Houser was treated in the Phenix City, Ala., area for an unspecified mental illness in 2008 and 2009, according to Heath D. Taylor, the sheriff of Russell County, Ala. Court records show that he filed for bankruptcy protection in 2002, and the superintendent of the Louisiana State Police, Col. Michael D. Edmonson, said his finances had been poor; he recently received money from his mother, the New York Times reported.

Houser’s wife, Kellie Maddox Houser, filed for divorce in Carroll County in March of 2015. They had been separated since 2012.

‘I didn’t trust him’

Houser eventually settled in Phenix City, Ala., a town just across the Chattahoochee River from Columbus and about 110 miles southwest of Atlanta.

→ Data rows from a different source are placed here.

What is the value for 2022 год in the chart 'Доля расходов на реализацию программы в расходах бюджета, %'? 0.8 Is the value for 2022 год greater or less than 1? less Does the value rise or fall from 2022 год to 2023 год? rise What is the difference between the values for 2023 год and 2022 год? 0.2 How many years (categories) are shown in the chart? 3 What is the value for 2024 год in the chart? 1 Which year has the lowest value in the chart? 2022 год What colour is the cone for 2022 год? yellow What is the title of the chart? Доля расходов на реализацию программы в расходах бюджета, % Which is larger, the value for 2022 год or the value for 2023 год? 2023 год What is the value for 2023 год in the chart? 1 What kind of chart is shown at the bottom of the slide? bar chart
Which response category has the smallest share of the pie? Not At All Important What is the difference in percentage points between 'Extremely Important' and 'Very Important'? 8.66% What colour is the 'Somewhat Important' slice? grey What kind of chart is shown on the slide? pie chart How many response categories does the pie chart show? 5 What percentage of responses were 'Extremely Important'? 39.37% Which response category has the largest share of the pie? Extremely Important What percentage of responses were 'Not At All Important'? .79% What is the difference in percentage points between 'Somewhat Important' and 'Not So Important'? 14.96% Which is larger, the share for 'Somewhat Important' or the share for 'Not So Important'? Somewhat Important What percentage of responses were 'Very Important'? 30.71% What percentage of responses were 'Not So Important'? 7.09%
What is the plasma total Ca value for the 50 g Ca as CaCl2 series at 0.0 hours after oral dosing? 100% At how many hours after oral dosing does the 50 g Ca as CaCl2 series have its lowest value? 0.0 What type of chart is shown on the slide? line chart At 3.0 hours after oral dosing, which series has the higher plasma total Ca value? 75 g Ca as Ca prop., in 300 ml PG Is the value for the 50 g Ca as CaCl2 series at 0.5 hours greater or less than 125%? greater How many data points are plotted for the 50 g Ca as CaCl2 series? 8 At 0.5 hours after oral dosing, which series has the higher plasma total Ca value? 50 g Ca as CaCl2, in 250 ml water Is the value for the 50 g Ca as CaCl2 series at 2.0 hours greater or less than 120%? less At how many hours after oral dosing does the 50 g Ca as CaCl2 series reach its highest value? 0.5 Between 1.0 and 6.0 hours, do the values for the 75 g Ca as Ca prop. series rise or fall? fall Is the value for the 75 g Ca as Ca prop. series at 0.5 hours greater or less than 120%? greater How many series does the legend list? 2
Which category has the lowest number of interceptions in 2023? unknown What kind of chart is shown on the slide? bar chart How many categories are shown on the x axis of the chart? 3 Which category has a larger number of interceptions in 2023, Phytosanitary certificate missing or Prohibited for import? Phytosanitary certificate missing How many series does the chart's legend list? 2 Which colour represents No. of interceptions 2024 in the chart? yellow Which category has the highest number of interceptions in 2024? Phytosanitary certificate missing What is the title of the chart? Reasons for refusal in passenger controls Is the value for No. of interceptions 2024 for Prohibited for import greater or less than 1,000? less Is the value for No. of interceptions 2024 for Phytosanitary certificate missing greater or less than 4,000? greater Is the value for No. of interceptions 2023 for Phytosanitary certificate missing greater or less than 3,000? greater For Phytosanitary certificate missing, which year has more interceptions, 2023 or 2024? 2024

Neighbor Russ Lenig said he avoided Houser at all costs, believing he was unstable and potentially dangerous.

“I didn’t trust him,” Lenig said.

Houser’s home, a rental two doors down from Lenig, had a constant mess in the yard. Houser was often seen outside working on old cars, cursing out his frustrations. When a neighbor complained that the cursing upset his children, Houser didn’t seem to care and didn’t stop.

The neighbors directly next door put up a fence to separate themselves from him. When a neighbor repeatedly complained about Houser’s property to code enforcement, Houser confronted him, saying if he did it again, “we’re going to have an issue.”

When Houser was forced to move out last year, he damaged the house, new owner Beth Bone told Channel 2 Action News.

“He had put paint everywhere. There was goldfish, (he) cut them up and put them in different places in the whole house,” she said.

Neighbors said they were stunned that someone who lived so close to them was involved in a shooting spree.

“He could have just done it at our local theater,” Lenig said.

Lenig also said the pain of the shootings was made worse because it came on the heels of the shootings in Chattanooga and Charleston.

“I wonder what people are thinking,” he said.

Houser’s brother, Rem Houser, told CNN on Friday he saw his sibling just last month.

“He just needed some money to continue moving on, living, surviving, so we gave him some, and that was the last we heard of him. We hadn’t heard of him in probably 10 years prior to that, and hadn’t heard from him since,” Rem Houser said in Columbus.

“So he reached out to you to ask for money?” the interviewer asked.

“Yes,” Rem Houser said. “Reached out, and then closed the door immediately.”